--- Task prompt ---
The required output is every record, reproduced exactly.

══ Data provided

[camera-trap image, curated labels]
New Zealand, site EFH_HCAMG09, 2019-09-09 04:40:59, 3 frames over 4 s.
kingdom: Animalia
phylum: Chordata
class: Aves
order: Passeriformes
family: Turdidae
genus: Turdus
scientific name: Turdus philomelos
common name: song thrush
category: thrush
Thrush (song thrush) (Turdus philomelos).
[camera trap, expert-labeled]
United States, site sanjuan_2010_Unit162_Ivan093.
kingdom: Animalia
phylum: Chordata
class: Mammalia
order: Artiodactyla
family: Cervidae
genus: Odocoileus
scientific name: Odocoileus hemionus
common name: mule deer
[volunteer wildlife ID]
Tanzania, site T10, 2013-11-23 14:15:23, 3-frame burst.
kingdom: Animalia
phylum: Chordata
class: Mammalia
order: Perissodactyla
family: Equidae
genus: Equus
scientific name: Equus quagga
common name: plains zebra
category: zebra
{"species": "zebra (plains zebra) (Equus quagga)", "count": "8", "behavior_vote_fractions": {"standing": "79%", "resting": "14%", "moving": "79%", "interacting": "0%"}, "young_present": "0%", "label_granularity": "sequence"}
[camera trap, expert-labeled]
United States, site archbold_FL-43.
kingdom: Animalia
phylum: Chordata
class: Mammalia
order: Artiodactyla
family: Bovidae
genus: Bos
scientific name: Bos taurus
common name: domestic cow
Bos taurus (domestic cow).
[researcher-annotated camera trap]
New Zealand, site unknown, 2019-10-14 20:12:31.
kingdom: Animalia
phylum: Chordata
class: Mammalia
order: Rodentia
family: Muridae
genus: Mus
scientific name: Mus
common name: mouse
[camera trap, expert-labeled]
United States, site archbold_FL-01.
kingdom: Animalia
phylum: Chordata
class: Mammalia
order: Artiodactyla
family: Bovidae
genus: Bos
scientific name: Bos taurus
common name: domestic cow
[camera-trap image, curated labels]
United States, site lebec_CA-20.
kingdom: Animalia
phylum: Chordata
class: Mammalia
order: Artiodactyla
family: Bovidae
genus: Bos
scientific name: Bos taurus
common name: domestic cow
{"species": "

════

--- Output for this task ---
[camera-trap image, curated labels]
New Zealand, site EFH_HCAMG09, 2019-09-09 04:40:59, 3 frames over 4 s.
kingdom: Animalia
phylum: Chordata
class: Aves
order: Passeriformes
family: Turdidae
genus: Turdus
scientific name: Turdus philomelos
common name: song thrush
category: thrush
Thrush (song thrush) (Turdus philomelos).
[camera trap, expert-labeled]
United States, site sanjuan_2010_Unit162_Ivan093.
kingdom: Animalia
phylum: Chordata
class: Mammalia
order: Artiodactyla
family: Cervidae
genus: Odocoileus
scientific name: Odocoileus hemionus
common name: mule deer
[volunteer wildlife ID]
Tanzania, site T10, 2013-11-23 14:15:23, 3-frame burst.
kingdom: Animalia
phylum: Chordata
class: Mammalia
order: Perissodactyla
family: Equidae
genus: Equus
scientific name: Equus quagga
common name: plains zebra
category: zebra
{"species": "zebra (plains zebra) (Equus quagga)", "count": "8", "behavior_vote_fractions": {"standing": "79%", "resting": "14%", "moving": "79%", "interacting": "0%"}, "young_present": "0%", "label_granularity": "sequence"}
[camera trap, expert-labeled]
United States, site archbold_FL-43.
kingdom: Animalia
phylum: Chordata
class: Mammalia
order: Artiodactyla
family: Bovidae
genus: Bos
scientific name: Bos taurus
common name: domestic cow
Bos taurus (domestic cow).
[researcher-annotated camera trap]
New Zealand, site unknown, 2019-10-14 20:12:31.
kingdom: Animalia
phylum: Chordata
class: Mammalia
order: Rodentia
family: Muridae
genus: Mus
scientific name: Mus
common name: mouse
[camera trap, expert-labeled]
United States, site archbold_FL-01.
kingdom: Animalia
phylum: Chordata
class: Mammalia
order: Artiodactyla
family: Bovidae
genus: Bos
scientific name: Bos taurus
common name: domestic cow
[camera-trap image, curated labels]
United States, site lebec_CA-20.
kingdom: Animalia
phylum: Chordata
class: Mammalia
order: Artiodactyla
family: Bovidae
genus: Bos
scientific name: Bos taurus
common name: domestic cow
{"species": "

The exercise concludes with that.